You have a cool head under pressure. When a technical fire occurs, you understand that putting it out should always avoid collateral damage. When you cause a fire (as everyone inevitably does), you take responsibility for it and work with the team to figure out the right way to put that fire out. You believe blaming is a waste of time: when something goes wrong, you figure out why it happened and how to prevent it from happening again in the future. Better yet, you look for how things went right in the first place and improve upon those.
- Review/deploy data-manipulation (DML) and data-definition (DDL) changes to support application releases.
- Serve in an on-call rotation as an escalation contact for critical database production issues and drive escalation/resolution of problems.
- Work with developers to design and optimize complex SQL queries and Hbase Queries.
- Take the lead in ongoing administration of Hadoop infrastructure.
- Work with the data platform team to optimize cluster usage and ensure timely execution of business-critical workloads.
- Perform routine cluster maintenance, such as provisioning new nodes and performing HDFS backups and restores.
- Work with the devops and data infrastructure teams to identify areas of the Hadoop infrastructure that can be improved.
- Setup and maintain master-slave replication topologies for high-availability and write/read scaling.
- Develop and maintain database and Hadoop monitoring tools and automation systems.
- Database performance tuning and capacity planning.
- Redesign schemas, indexing and overall architecture.
- Experience in installation, configuration and management of Hadoop Clusters.
- Experience in understanding and managing Hadoop Log Files.
- Linux system administration and shell programming skills such as storage capacity management, performance tuning.
- Experience in setting up automated monitoring on Hadoop Cluster using Nagios or Gangalia.
- Provide guidance and training to other functional groups.
- Write scripts using Bash/Python/Ruby to automate manual administrative tasks.
- Monitor performance and tune databases to optimize for different workloads.
- Maintain backups and perform point-in-time restorations.
As a member of this team, you seek out feedback on your designs and ideas and provide the same to others.
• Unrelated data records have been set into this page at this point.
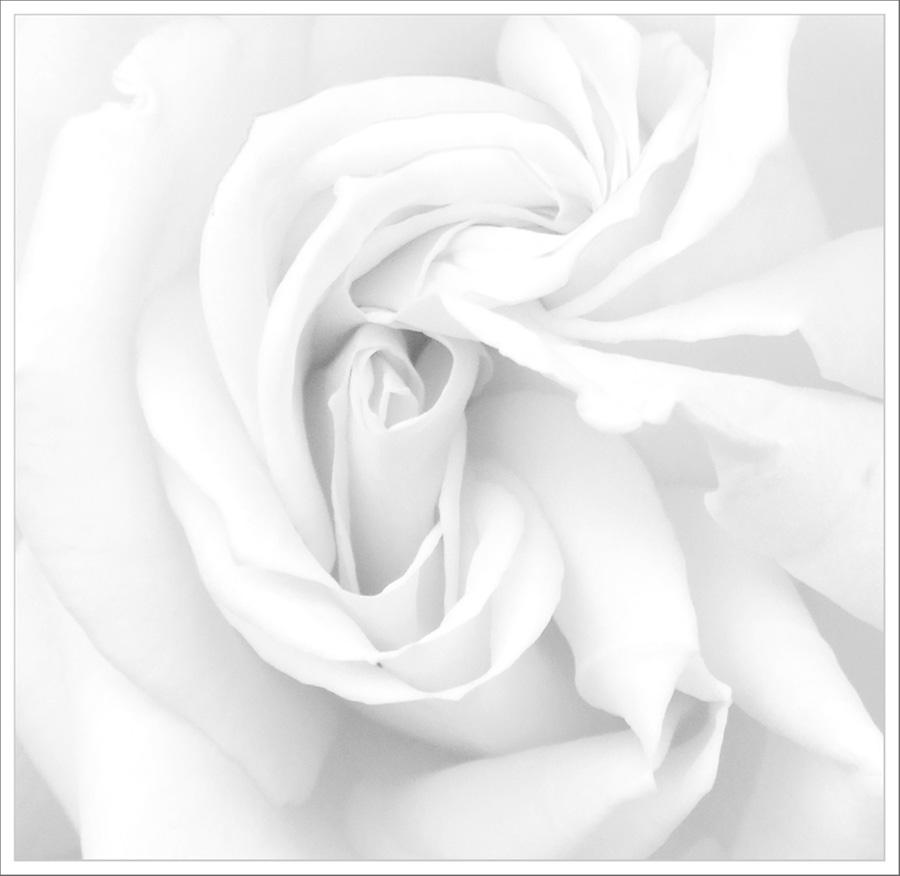 Cœur de rose blanche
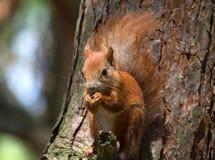 Jantando o esquilo Fotografia de Stock Royalty Free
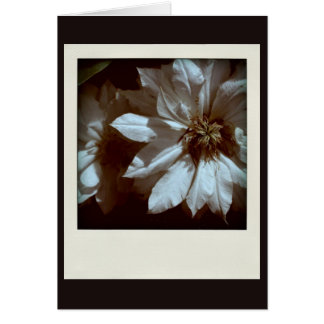 Clematis 1 - Sympathy Thank You - Condolence Greeting Card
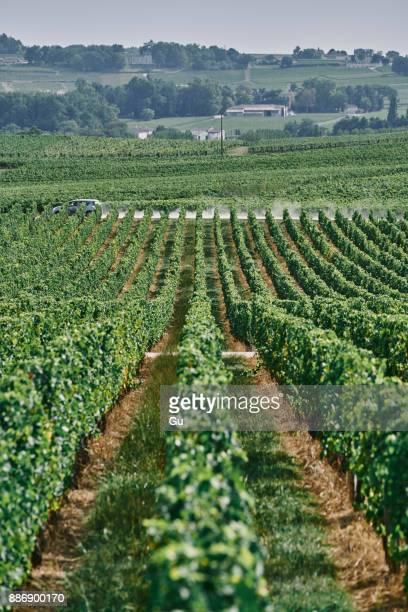 landscape view of vineyard and grapevines, bergerac, aquitaine, france - ベルジュラック ストックフォトと画像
You constantly ask 'What am I missing?' and 'How will this NOT work?' You don't shy away from what you don't know; you readily admit that you don't know everything, and use every resource available to learn what you need to know.
- Knowledge of MySQL internals, InnoDB and MyISAM storage engines, MySQL Replication.
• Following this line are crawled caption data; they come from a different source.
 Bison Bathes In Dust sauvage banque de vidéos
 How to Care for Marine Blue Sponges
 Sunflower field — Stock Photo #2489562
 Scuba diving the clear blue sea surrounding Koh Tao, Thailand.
- Knowledge of managing the Hadoop infrastructure.
- Experience in handling various Hadoop Components like Yarn, HDFS, Hive, Hbase, Pig, Kafka.
- Strong SQL tuning skills.
- Strong JVM performance tuning.
- Strong Knowledge in Troubleshooting Hadoop Jobs.
- Familiarity with MySQL backup and recovery strategies.
- Experience with database performance tuning and capacity planning.
- Proficient in working with Linux CentOS/RHEL.
- Scripting proficiency in BASH. Python/Perl/Ruby a plus.
- Amazon EC2/RDS experience a plus.
- Experience with Nagios, Zabbix a plus.
- Database security.
- Experience with Automation technologies like Ansible, Puppet.
- Self-starter and able to perform work with minimal supervisory direction.
- Knowledge of data quality, data management and security best practices.
- Strong oral and written skills. Able to communicate effectively and clearly to both technical and non-technical audiences.
- Ability to take ownership; to anticipate and handle critical situations.
- Ability to thrive in fast-paced, but flexible and collaborative work environment
- Knowledge of Troubleshooting Core Java Applications will be an added advantage.
- Experience Level: 5 to 10 Years.
- Bachelor's degree in a related field preferred.
- Minimum of 5+ years administering MySQL v5.1/5.5 Servers.
- Minimum of 3+ years administering Hadoop infrastructure.
- Horton/ Cloudera Hadoop Administrator certifications.
All your information will be kept confidential according to EEO guidelines.